The assembly also implored countries to prioritise the effective use of resources in a manner where the public can feel the positive impact of the sustainable development projects funded by tax revenues, underscoring that this will sustain confidence and belief in the social contract, and improve tax compliance with the multiplier effect of making revenue available for development financing.
It was also agreed that Tax morale is also higher in situations where taxpayers do not pay bribes for services and trust the tax administration. Critical towards enhanced social contract is the role of tax administration as primary interlocutors.

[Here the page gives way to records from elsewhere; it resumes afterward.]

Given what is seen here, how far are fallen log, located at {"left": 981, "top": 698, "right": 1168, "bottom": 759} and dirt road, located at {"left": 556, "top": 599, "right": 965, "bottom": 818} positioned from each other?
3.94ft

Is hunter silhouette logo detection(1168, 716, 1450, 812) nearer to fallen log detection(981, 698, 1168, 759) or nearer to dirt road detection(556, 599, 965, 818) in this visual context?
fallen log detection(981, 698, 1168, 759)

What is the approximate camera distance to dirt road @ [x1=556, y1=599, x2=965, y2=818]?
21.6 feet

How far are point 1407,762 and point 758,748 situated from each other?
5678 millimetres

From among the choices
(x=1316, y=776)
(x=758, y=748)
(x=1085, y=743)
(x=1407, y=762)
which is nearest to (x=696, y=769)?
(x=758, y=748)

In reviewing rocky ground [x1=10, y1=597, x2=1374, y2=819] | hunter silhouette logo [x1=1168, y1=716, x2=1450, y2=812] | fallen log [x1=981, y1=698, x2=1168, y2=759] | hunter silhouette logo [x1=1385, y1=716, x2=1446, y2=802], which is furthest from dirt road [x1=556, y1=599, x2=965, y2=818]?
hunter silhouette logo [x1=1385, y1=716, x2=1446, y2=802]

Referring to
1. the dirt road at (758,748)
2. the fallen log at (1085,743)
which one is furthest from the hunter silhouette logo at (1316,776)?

Therefore, in relation to tax collection, it was noted that citizens’ willingness to pay tax is not only about how much services they receive from government but how they are treated by tax administration officials.
Mrs. Chiaka Ben-Obi, group lead, Digital and Innovation Support Group, FIRS in her presentation on ‘Tax and Technology- Human Centered and Socially Responsible Automation’ stressed the need to improve collection and improve technology as regards to providing people the convenience to engage with the tax authorities. “Currently the adoption by tax authorities in embracing digital transformation seeks to provide solution to teething challenges. The question is how have we taken the human side of things in technology? The implementation today is mostly driven by economies and by technology, not by human needs,” said Mrs. Ben-Obi.
Former chairman of the FIRS, Mrs. Ifueko Omogui-Okauru, pointed to the need for continuous engagement with stakeholders. She made this known during the discussion on the topic: Human Capital in Tax Administration: Taxperson of the future.
“One message is we need to engage people. Just employing people does not solve the problem. We need to remember leadership and leadership comes with the vision for our authority, for our service and even more so vision for our people. I was at a conference yesterday and I mentioned when we hear the word empowerment or enablement sometimes people feel it’s just about cash in the pocket but that’s not what enablement is” she said.
Mrs Omogui-Okauru further stated the importance of creating an enabling environment. “Enablement is about empowering people with skills that can help them, that can move them forward and be better people. It’s also about ownership and it’s a message to all of us as heads of our revenue authorities to own human capital management, to own where the authority is going”, she said.